# KindleBoards Accessory Store



## KBoards Admin

If you're in the market for a Kindle accessory - case, charger, booklight, screen protector, whatever! - we invite you to get it from Amazon through the affiliate link below.

You'll get Amazon pricing and service, and you'll help us keep these boards hummin'. Thanks!

- Harvey

KindleBoards Accessory Store
​


----------



## CS

Very nice and really convenient.


----------



## Suzanne

Thank you. I will use that.


----------



## Dori

I am trying to purchase the M Edge Leather in the Medium Blue color that I see on Amazon.  It says Black and looks Blue.  They show a stack of them in various colors but cannot figure out how to order it in blue.  When I look at the Red one is shows a stack :Red, Lime and Blue.

Can I get a blue one here?


----------



## Leslie

This is the one that they call Pebbled Navy Blue (looks much more royal than navy to me in this picture, though).


----------



## Dori

If I click on your photo of the pebbled navy blue will this site get credit for my purchase?


----------



## Leslie

Dori said:


> If I click on your photo of the pebbled navy blue will this site get credit for my purchase?


Yes!


----------



## Dori

Thanks for your help Leslie, it is ordered.


----------



## Leslie

Dori said:


> Thanks for your help Leslie, it is ordered.

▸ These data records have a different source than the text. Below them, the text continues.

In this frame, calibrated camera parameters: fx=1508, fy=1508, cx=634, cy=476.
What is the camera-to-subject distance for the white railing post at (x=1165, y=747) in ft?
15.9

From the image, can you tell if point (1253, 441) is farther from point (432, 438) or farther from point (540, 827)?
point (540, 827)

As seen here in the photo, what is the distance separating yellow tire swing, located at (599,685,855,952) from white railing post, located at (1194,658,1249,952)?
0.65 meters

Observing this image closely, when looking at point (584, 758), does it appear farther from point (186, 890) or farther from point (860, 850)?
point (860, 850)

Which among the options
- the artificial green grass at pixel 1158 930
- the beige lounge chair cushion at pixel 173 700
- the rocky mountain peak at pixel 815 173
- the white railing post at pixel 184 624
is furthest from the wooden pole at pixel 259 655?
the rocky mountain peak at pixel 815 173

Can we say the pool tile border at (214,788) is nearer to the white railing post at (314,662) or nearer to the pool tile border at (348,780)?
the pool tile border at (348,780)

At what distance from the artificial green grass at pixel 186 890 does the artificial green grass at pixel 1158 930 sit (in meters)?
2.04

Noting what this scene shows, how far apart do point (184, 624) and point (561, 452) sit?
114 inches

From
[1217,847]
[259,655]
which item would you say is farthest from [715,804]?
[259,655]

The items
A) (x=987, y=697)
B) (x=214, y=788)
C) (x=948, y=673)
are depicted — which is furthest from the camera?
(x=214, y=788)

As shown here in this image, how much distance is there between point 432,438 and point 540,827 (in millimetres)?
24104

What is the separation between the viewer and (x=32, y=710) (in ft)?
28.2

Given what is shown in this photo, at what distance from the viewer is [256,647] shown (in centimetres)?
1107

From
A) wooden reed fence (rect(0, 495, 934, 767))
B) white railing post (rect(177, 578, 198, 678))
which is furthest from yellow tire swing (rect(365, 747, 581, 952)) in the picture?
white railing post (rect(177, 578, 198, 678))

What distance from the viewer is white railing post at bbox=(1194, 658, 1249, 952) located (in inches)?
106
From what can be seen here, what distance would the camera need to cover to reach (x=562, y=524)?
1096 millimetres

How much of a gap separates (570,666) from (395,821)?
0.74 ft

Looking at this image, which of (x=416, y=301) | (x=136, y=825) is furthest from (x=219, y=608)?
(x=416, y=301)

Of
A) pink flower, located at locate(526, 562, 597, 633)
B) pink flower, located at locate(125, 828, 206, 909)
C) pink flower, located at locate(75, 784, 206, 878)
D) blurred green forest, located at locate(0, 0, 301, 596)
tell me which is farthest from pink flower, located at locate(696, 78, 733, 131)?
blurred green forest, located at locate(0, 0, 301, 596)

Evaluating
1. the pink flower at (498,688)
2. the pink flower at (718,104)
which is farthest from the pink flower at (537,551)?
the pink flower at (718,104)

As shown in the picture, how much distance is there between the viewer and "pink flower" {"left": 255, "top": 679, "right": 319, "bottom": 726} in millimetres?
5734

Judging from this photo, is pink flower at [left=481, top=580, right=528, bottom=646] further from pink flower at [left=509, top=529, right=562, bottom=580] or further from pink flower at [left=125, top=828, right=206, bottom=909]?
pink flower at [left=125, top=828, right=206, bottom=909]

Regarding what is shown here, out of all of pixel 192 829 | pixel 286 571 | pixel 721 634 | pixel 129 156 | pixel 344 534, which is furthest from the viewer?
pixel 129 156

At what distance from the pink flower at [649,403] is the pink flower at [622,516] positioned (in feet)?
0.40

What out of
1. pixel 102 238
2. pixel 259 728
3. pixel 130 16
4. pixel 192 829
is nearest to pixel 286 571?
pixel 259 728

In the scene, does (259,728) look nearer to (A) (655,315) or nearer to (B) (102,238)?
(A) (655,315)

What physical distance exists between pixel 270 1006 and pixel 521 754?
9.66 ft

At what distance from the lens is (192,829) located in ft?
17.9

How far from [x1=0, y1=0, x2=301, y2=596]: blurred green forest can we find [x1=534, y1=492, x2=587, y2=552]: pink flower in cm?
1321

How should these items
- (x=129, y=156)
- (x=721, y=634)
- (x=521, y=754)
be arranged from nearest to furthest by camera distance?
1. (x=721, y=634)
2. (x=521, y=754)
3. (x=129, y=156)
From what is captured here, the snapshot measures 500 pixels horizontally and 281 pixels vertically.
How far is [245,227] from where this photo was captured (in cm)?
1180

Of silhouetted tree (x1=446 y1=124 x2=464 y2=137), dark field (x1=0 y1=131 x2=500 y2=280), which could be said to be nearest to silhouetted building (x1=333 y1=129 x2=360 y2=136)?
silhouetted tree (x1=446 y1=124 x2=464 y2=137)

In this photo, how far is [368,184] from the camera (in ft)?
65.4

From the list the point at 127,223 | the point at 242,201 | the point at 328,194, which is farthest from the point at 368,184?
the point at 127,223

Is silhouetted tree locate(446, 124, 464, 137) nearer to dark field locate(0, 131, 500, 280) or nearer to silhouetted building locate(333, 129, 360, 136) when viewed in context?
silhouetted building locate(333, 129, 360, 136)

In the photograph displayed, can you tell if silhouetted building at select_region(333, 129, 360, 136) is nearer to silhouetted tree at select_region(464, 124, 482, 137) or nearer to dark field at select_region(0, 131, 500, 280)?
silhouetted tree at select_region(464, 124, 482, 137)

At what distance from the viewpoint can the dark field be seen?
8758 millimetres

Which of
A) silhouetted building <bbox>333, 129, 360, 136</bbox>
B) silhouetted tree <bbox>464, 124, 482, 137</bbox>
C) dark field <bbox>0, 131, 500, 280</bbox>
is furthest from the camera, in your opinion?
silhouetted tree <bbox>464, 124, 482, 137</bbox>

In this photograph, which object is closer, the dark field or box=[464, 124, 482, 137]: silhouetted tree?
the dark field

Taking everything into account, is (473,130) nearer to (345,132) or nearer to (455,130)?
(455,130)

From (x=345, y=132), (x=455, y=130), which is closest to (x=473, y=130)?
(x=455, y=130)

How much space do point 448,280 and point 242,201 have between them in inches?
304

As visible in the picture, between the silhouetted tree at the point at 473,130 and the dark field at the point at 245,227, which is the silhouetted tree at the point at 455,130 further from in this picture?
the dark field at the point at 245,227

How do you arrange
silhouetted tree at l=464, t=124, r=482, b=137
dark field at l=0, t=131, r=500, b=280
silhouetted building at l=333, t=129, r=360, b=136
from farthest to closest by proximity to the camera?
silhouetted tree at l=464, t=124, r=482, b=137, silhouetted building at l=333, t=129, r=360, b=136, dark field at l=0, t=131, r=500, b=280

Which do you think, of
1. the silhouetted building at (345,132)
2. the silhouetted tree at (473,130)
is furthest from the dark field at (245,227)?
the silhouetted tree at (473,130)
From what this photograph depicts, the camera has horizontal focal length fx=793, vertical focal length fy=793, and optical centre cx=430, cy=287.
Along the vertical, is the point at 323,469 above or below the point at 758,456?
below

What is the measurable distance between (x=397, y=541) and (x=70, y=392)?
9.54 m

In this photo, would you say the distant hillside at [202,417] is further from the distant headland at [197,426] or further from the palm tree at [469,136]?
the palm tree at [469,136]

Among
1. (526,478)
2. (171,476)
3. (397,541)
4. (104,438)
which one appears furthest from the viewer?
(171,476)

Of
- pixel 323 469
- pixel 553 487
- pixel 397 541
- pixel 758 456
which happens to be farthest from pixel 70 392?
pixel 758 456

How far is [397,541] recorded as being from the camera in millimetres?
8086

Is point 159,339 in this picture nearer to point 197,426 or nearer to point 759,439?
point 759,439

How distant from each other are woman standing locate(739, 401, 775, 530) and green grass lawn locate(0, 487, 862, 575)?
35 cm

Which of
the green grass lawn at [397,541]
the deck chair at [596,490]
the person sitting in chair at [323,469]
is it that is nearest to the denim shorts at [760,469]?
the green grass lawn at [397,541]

Wonderful...let us know what it is like when it arrives. I have been coveting that navy blue pebbled cover.

L


----------



## Teach142

They listed the faux leather as royal blue.  I couldn't decide which I wanted, so I ordered the marine blue in the leather.  I, also ordered the red faux leather for my mother.  Someone in one of the boards said they preferred the faux to the real thing.  I chose mine for the color.  So, if we click to amazon through the "boards" there will be credit to the boards?  I did have to go directly to the MEdge storefront to get the colors I wanted.  Not all were offered on Amazon directly.


----------



## Cat

Let me know when you get this one back in







I have it on my Amazon wish list, but if I haven't purchased some other suitable cover by the time they come in again, I'll purchase through your link .


----------



## farmwife99

I'll be ordering a m-edge and light soon. I'll be ordering with the link.  We have to keep this great board going on and on.


----------



## Dori

Leslie said:


> Wonderful...let us know what it is like when it arrives. I have been coveting that navy blue pebbled cover.
> 
> L


my pebbled navy blue was shipped on Dec. 1. I keep watching for the mailman.


----------



## MonaSW

Cat said:


> Let me know when you get this one back in I have it on my Amazon wish list, but if I haven't purchased some other suitable cover by the time they come in again, I'll purchase through your link .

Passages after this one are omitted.